When it comes to removing apps, Apple’s China App Store seems more resistant to state criticism than Android stores, but this might be just for now as more compliance with local rules is expected.
In China’s recent move to “clean the internet”, apps ordered to be taken down from app stores disappeared quickly from domestic Android stores. Their iOS versions, however, stayed up past the deadline and some still remain.
Authorities ordered online app stores to take down four news apps by 3 p.m. Monday, including Jinri Toutiao (今日头条), the flagship product of the unicorn startup ByteDance Inc., and Tiantian Kuaibao (天天快报) owned by Tencent Holdings, China’s most valuable tech giant. The apps disappeared in different Android stores by the deadline but were still available in Apple’s App Store until Tuesday.
The domestic Android platforms respond faster because they are under stricter scrutiny and hold greater responsibility for the apps to authorities than Apple, according to Songlin Li, an analyst at iiMedia Research, a consulting firm focusing on the new economy.
Similar things had happened a week ago when China’s media regulator, the State Administration of Radio and Television and China Central Television criticized two short videos apps, Huoshan Short Video (火山小视频) and Kuaishou (快手), for displaying vulgar content. These apps disappeared in Android stores the following day but remain accessible in the Apple App Store even now.
“Local third-party Android stores comply with government regulation changes quickly and more thoroughly, as Android competition is fierce and compliance potentially can help an app store gain an advantage over their rivals,” says Antony Chang, marketing manager at AppInChina, a mobile service company that helps foreign apps enter China.
“Even though Kuaishou and Huoshan are still available on the App Store, expect them to be removed in the near future or similar cases to be resolved differently in the near future,” Chang said.
The Chinese Android app market is divided by multiple players, most of whom are backed by local tech giants. Qihoo360 took up 26 percent in 2017, Tencent 21 percent, Huawei Technologies 12 percent, and Baidu 12 percent, according to ZesMob, a local app marketing agency.
Apple’s App Store, on the other hand, doesn’t have any direct competitors and faced less pressure from local authorities and “has been very strategic and more reluctant to act in certain cases”, said Chang.
However, the resistant Apple has been changing. Last July, their China App Store removed a group of VPNs. ExpressVPN, one of the service providers, had received a notice from Apple that the application was to be removed due to a violation of local laws. In late March, Apple “improved and complied with Chinese regulations” by handing the country’s iCloud services to Guizhou on the Cloud Big Data Industrial Development Co., a local internet services company.
The change came with Apple’s declining sales amid market share gains from local brands such as Huawei and Oppo. Before the launch of iPhone 8 last year, Apple’s sales in China had been declining for 18 months, and even with the spikes from the new iPhones, analysts remained suspicious about whether growth could continue.

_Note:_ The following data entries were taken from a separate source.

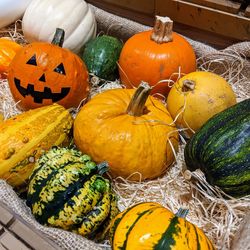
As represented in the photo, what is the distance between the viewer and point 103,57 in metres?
1.76

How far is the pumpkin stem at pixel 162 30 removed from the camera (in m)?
1.59

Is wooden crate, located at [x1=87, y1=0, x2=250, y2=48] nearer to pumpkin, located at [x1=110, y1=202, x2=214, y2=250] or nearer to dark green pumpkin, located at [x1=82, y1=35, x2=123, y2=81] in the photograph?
dark green pumpkin, located at [x1=82, y1=35, x2=123, y2=81]

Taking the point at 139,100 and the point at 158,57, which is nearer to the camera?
the point at 139,100

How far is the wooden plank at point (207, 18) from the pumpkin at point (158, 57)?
0.16 meters

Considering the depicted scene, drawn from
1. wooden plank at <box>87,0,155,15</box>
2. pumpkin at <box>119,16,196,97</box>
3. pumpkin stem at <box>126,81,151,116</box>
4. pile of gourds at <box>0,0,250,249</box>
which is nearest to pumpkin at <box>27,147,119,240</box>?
pile of gourds at <box>0,0,250,249</box>

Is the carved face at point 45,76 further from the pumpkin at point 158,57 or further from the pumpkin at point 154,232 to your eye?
the pumpkin at point 154,232

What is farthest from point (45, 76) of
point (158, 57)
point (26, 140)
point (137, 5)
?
point (137, 5)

In the fourth quarter of 2017, Huawei took the biggest 19 percent of China’s smartphone market share, followed by Oppo’s 17 percent, Vivo’s 15 percent, and Apple’s 15 percent, according to Counterpoint Research.
Despite intensifying local competition, an analyst who closely follows Apple warned that China’s Oppo has been keeping up with the augmented reality technology that Apple’s CEO Tim Cook once referred to as “profound.”